Le bon rythme ne se lit pas seulement sur le variateur. Il se voit aussi à la manière dont la poussière sort du trou et à la régularité du geste. Quand tout est stable, le foret coupe. Quand il faut insister, quelque chose ne va pas.
Pression, angle et refroidissement
La pression doit rester modérée. Il ne s’agit pas d’enfoncer le foret, mais de le laisser travailler. Une pression excessive transmet des contraintes au carreau et peut provoquer une casse nette, surtout près d’un bord ou d’un angle. Gardez la perceuse stable, sans mouvement latéral, car un foret qui ovalise le trou fragilise les bords.
Sur les matériaux durs, le refroidissement à l’eau aide à limiter l’échauffement. Quelques gouttes régulières suffisent dans beaucoup de cas, à condition de rester prudent avec l’électricité et d’éviter tout ruissellement vers la perceuse. Vous pouvez aussi faire des pauses de 15-20 secondes pour laisser la mèche refroidir naturellement.

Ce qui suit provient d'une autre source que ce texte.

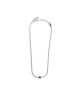 Collana catena snake con sfera centrale Verde Malachite 13CO0153-V [ce68a15f]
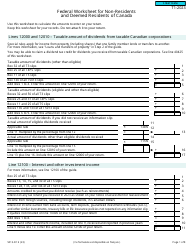 Form 5013-D1 Federal Worksheet for Non-residents and Deemed Residents of Canada - Canada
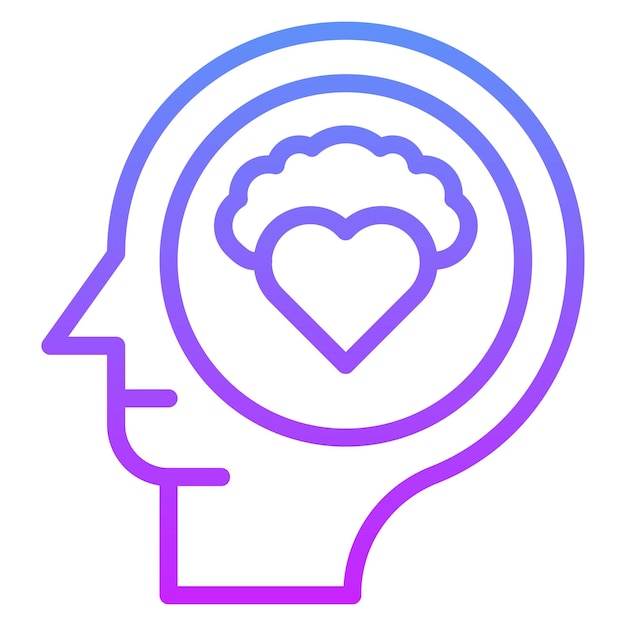 Ilustración del icono vectorial de salud mental del conjunto de iconos de salud mental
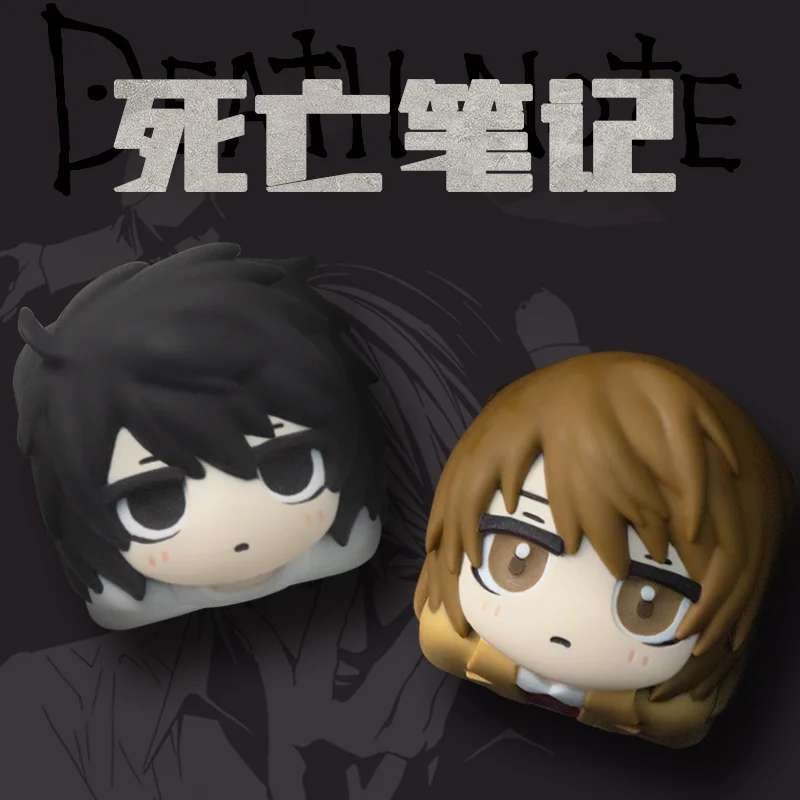 HCY Death Note Yagami Light Anime Keycap Resin 3D Printed Custom Artisan Keycap PC Gaming Mechanical Keyboard Accessories Gifts view 3
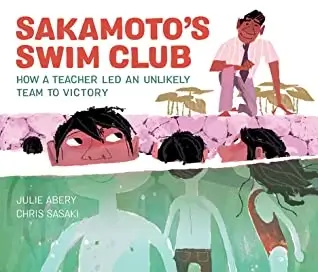 Sakamoto's Swim Club Children's Book Cover - Olympic Swim Team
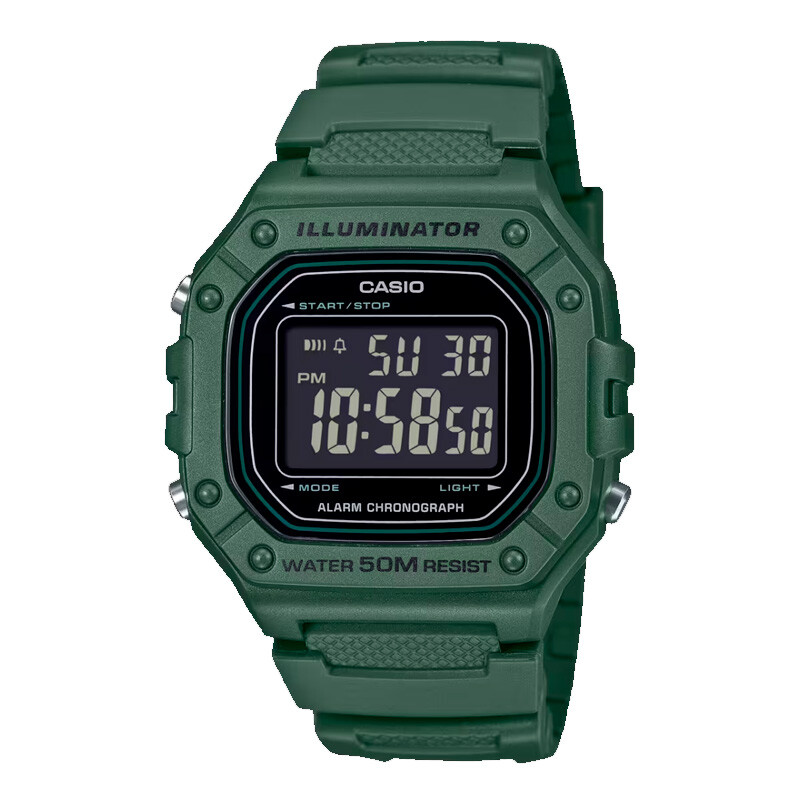 Reloj de Caballero de Resina W-218H-1BVDF 3BVDF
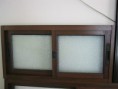 ventana color madera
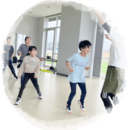 1日１０分～♪体の動きで脳や心の活性化！運動療育の講座の風景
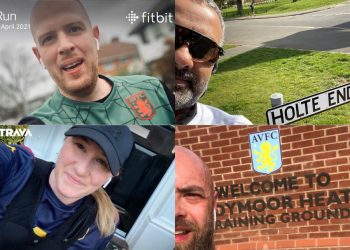 Aston Villa encouraging fans to keep on running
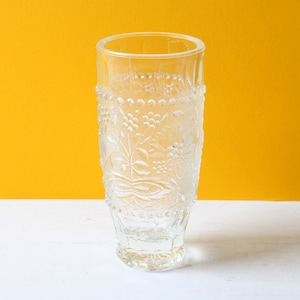 Small Vintage Glass Vase / Mid-century Stylish Glass Vase Cibulak by Pavel Panek / Glass Union / Rudolfova Hut / Czech Republic / 1977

Les erreurs qui fissurent le carrelage
La plupart des carreaux cassés ne le sont pas par malchance, mais par accumulation de petits mauvais gestes : percussion oubliée, mèche inadaptée, vitesse trop élevée, appui trop fort ou absence de stabilisation. En corrigeant ces points, le perçage devient beaucoup plus prévisible.
- Activer la percussion : le choc répété peut créer des microfissures invisibles au départ, puis une fissure franche.
- Utiliser un foret usé : il chauffe, glisse et oblige à appuyer davantage.
- Attaquer trop vite : le foret dérape sur l’émail et raye le carreau.
- Percer trop près d’un bord : la zone résiste moins aux contraintes mécaniques.
- Forcer sur un grès cérame : mieux vaut avancer lentement que casser la surface.
- Oublier le support arrière : le foret adapté au carrelage n’est pas forcément adapté au béton ou à la brique.
Si vous devez faire plusieurs trous, surveillez l’état du foret. Après 3-4 trous dans un matériau dur, certaines mèches bas de gamme peuvent perdre nettement en efficacité. Dès que l’outil chauffe anormalement ou n’attaque plus la matière, mieux vaut faire une pause, refroidir ou remplacer le foret plutôt que d’insister.
Après avoir traversé le carreau : finir proprement dans le mur
Le moment où le foret passe à travers le carrelage demande de l’attention. Ne poussez pas d’un coup. La mèche peut heurter le support derrière et éclater légèrement le bord du trou. Réduisez la pression à l’approche de la fin, puis arrêtez-vous pour identifier le matériau rencontré.
Changer de foret selon le support
Si le mur derrière est en béton ou en brique, remplacez le foret carrelage par un foret béton avec pastille au carbure de tungstène. La percussion peut être réactivée uniquement après avoir complètement traversé le carreau, et seulement si le support le nécessite. Pour une plaque de plâtre ou une cloison creuse, la percussion reste inutile et peut agrandir le trou.
Le bon choix se fait au bon moment. Un foret très efficace sur le carreau peut devenir moins pertinent dans le mur, et l’inverse est vrai aussi. Le passage d’un matériau à l’autre demande donc un vrai changement de rythme, parfois même un changement complet d’outil.
Préparer la fixation finale
Avant de poser une cheville, aspirez ou soufflez la poussière du trou afin que la fixation s’insère correctement. Choisissez une cheville adaptée au support réel, pas seulement au carrelage visible : cheville pour placo, cheville à expansion, cheville nylon pour matériau plein ou solution spécifique pour charge lourde. Un trou propre dans le carreau ne garantit pas une fixation solide si le mur derrière n’est pas pris en compte.
Pour une tablette, une barre de douche, un miroir ou un accessoire de cuisine, vérifiez enfin que la vis ne force pas directement sur le carreau. La charge doit être reprise par la cheville et le support, pas par l’émail. C’est ce dernier détail qui transforme un perçage réussi en installation durable.